This week was arduous and a blessing. On Sunday night my mind was working overtime. I was thinking of the future (as always) and what to do, stay in Tainan, stay at my current job, stay in Taiwan or move to Tokyo. If I want to move to Japan as some sort of metaphor of getting to a new destination internally. What am I looking for? What is best for Z and what is best for me and realize how I have been sacrificing the past 3 years living in Tainan for her. I prayed for wisdom, for clarification for some sort of message of direction and peace of mind.

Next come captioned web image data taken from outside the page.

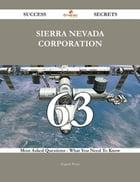 Sierra Nevada Corporation 63 Success Secrets - 63 Most Asked Questions On Sierra Nevada Corporation - What You Need To Know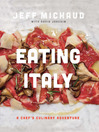 Eating Italy (eBook): A Chef's Culinary Adventure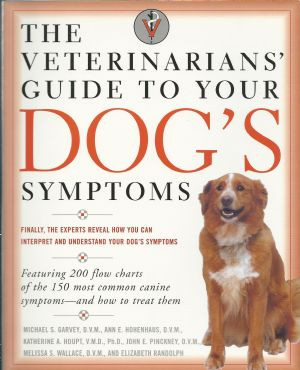 "The Veterinarians"" Guide to Your Dog's Symptoms"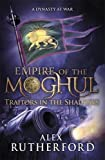 Empire of the Moghul: Traitors in the Shadows (Empire of the Moghul 6)
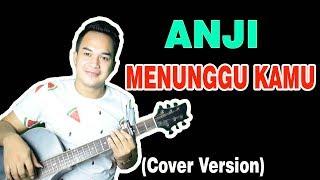ANJI - MENUNGGU KAMU (OST. Jelita Sejuba ) | COVER VERSION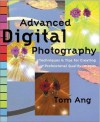 Advanced Digital Photography: Techniques and Tips for Creating Professional Quality Images - Tom Ang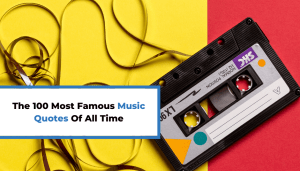 The 100 Most Famous Music Quotes Of All Time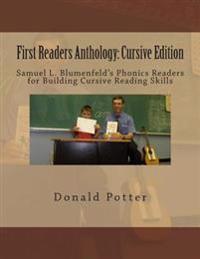 First Readers Anthology: Cursive Edition: Samuel L. Blumenfeld's Phonics Readers for Building Cursive Reading Skills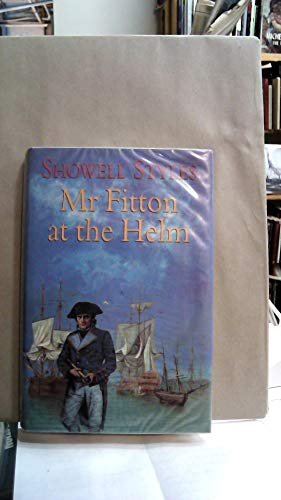 Mr. Fitton at the Helm By Showell Styles F.R.G.S., Lt. Commander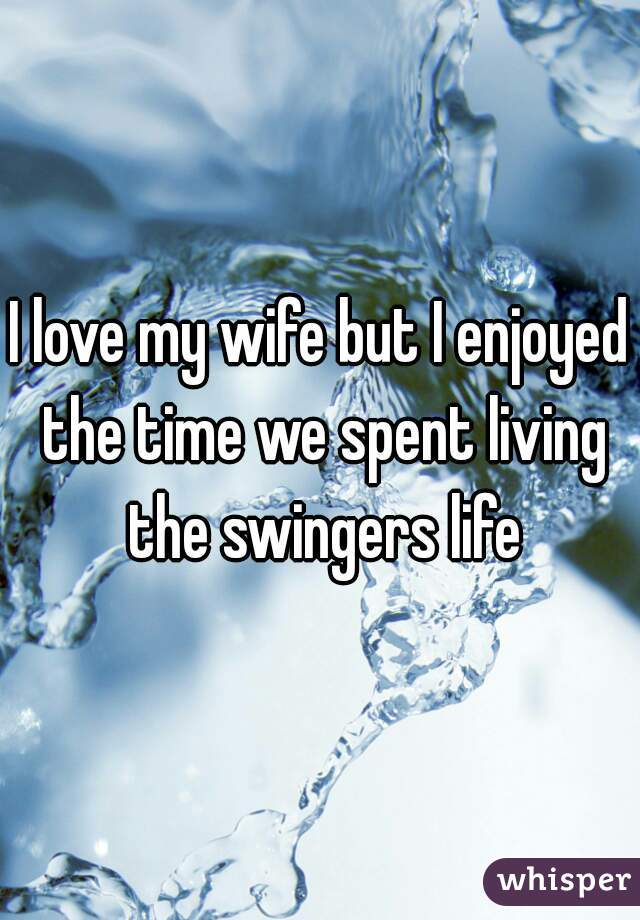 I love my wife but I enjoyed the time we spent living the swingers life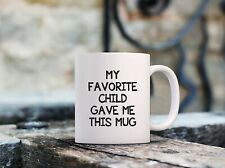 My Favorite Child Gave Me This Funny Coffee Mug - Best Mom & Dad Gifts - Gag...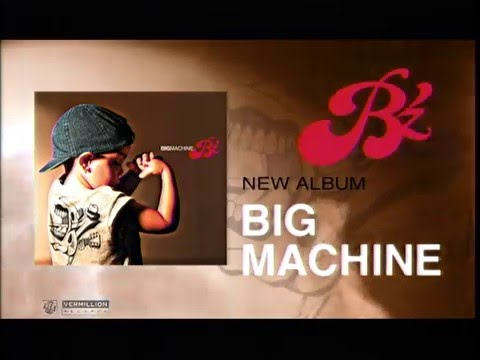 Bz - Big Machine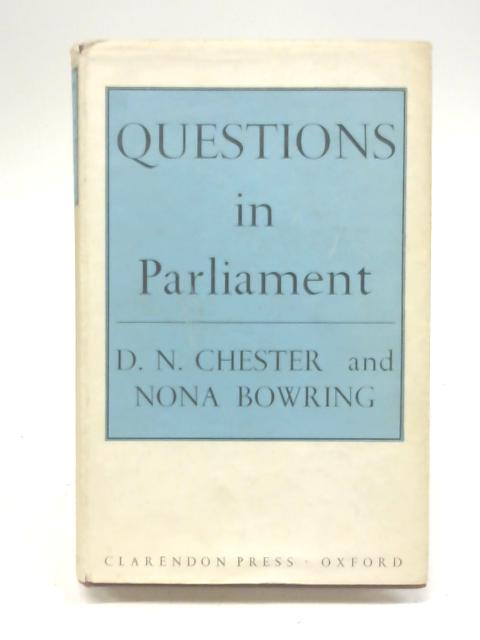 Questions in Parliament By D. N. Chester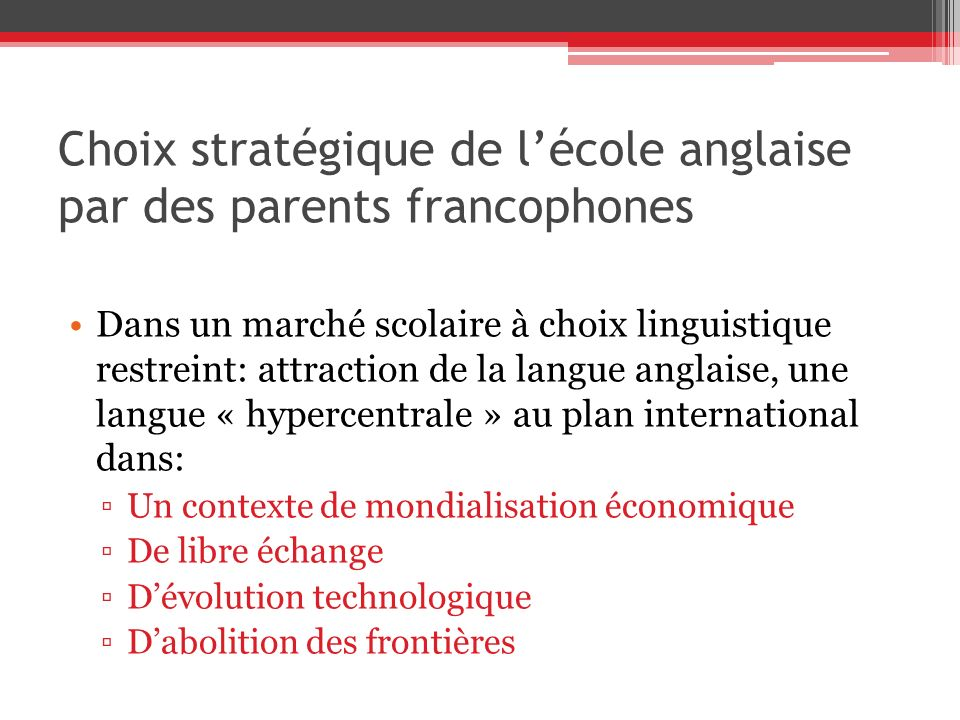 Choix stratégique de l'école anglaise par des parents francophones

The next morning it was swiftly answered. I put on some Joseph Prince on my new stereo and immediately he said it doesn’t matter what country you live in if you live in the city or country, or what job or education, we are blessed w/every spiritual blessing. The blessing is on me, not what I do or where I am and I knew it was God talking to me and it calmed me down. I was settled in my heavenly position, seated above all principalities. And I realized I have been closing blessings from flowing into my life because I am seeking the unknown future. I had this enormous epiphany that if I just remain, rest in the blessed state of knowing NOW that circumstantially I am blessed no matter what, then things will start flowing. It really is that Bjork song “All is full of love.” It hit me that if I just stay in this moment which is the Ultimate Reality, then all the things that are not right will (eventually) be made right. Powerful stuff. I had to reign my mind back constantly through the week, but it was such a powerful experience. Like having hope w/o giving my heart away to be hurt in the process. Enjoying the present without the expectations from my excessive imaginations, yet expecting everything to be made right if I just remain Here, in my rightful place.

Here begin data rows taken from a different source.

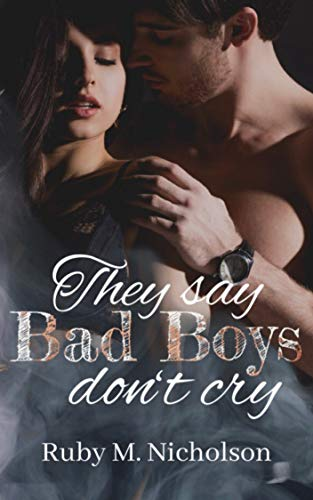 They say Bad Boys don't cry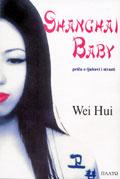 Shanghai baby : Hui Vei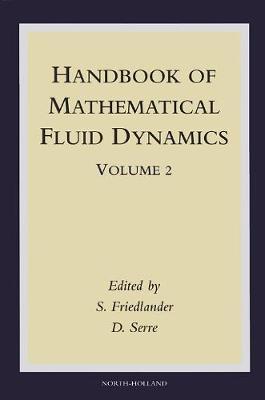 Handbook of Mathematical Fluid Dynamics (Hardback)
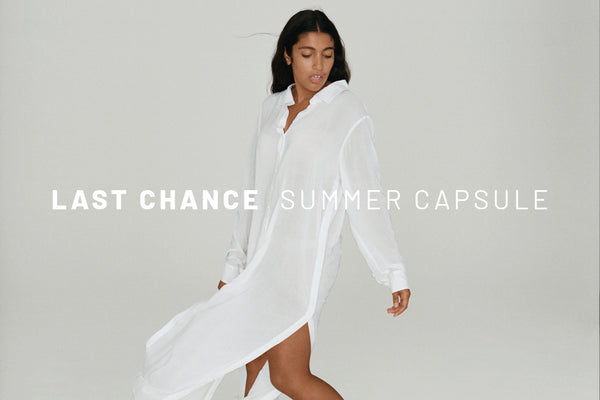 Promo - LAST CHANCE! THE SUMMER CAPSULE IS...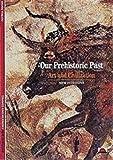 Vialou, Denis: Our Prehistoric Past: Art and Civilization (New Horizons)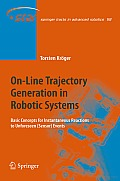 On-Line Trajectory Generation in Robotic Systems: Basic Concepts for Instantaneous Reactions to Unforeseen (Sensor) Events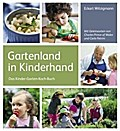 Gartenland in Kinderhand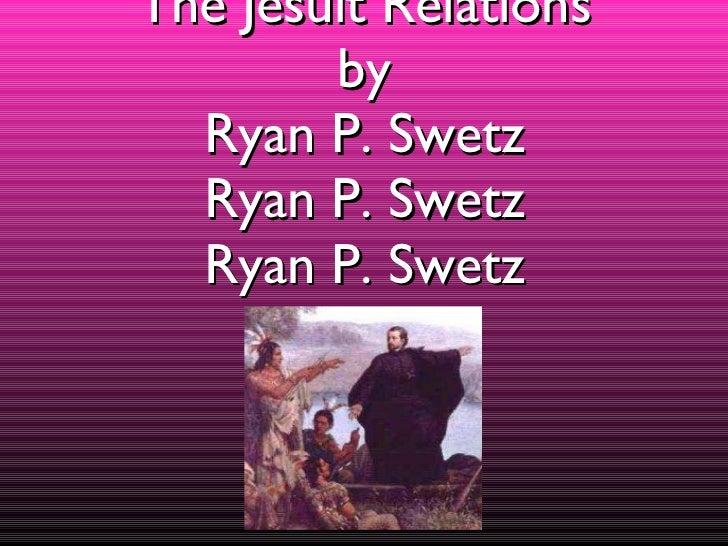 The Jesuit Relations by Ryan P. Swetz Ryan P. Swetz Ryan P. Swetz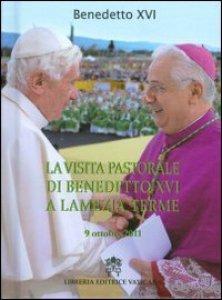 Copertina di 'La visita pastorale di Benedetto XVI a Lamezia Terme 9 ottobre 2011'
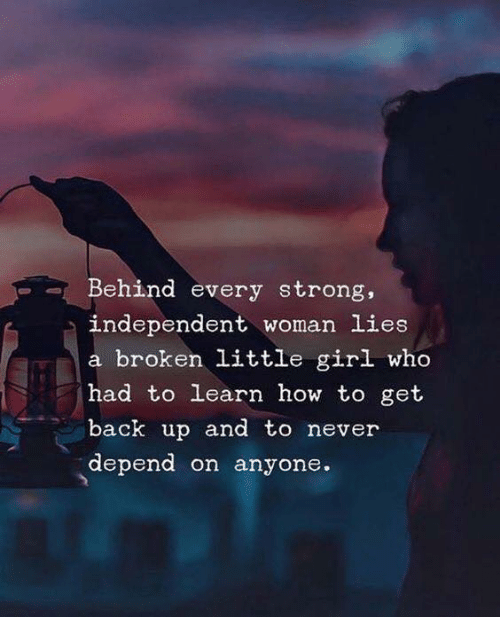 Girl, How To, and Strong: Behind every strong,  independent woman lies  a broken little girl who  had to learn how to get  back up and to never  depend on anyone.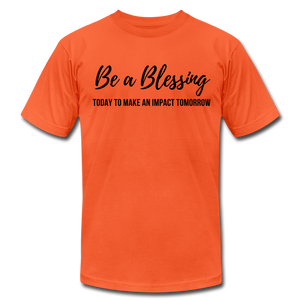 Be A Blessing Unisex T-Shirt - orange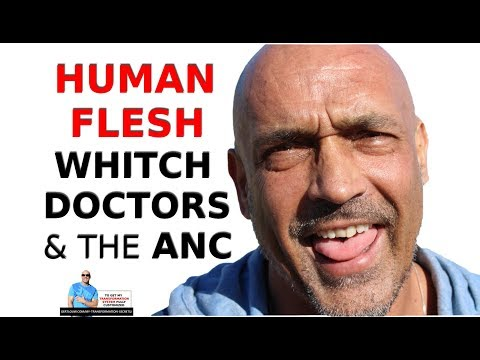 DT - flesh eating people, sangoma's & the ANC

I had a great week, ‘tho I stayed up too late every night strumming the guitar and waking early (5 or 6) coz I’m on farmer time all the time. I unleashed torrent of pent up (sexual) energy in my dance class Wednesday, finishing our cool down in a pool of my own ecstatic sweat. Now I’m tired from the end of the week, from Turbulence Training today at lunch and will hit the hay early. Get ready for camping w/kids tomorrow.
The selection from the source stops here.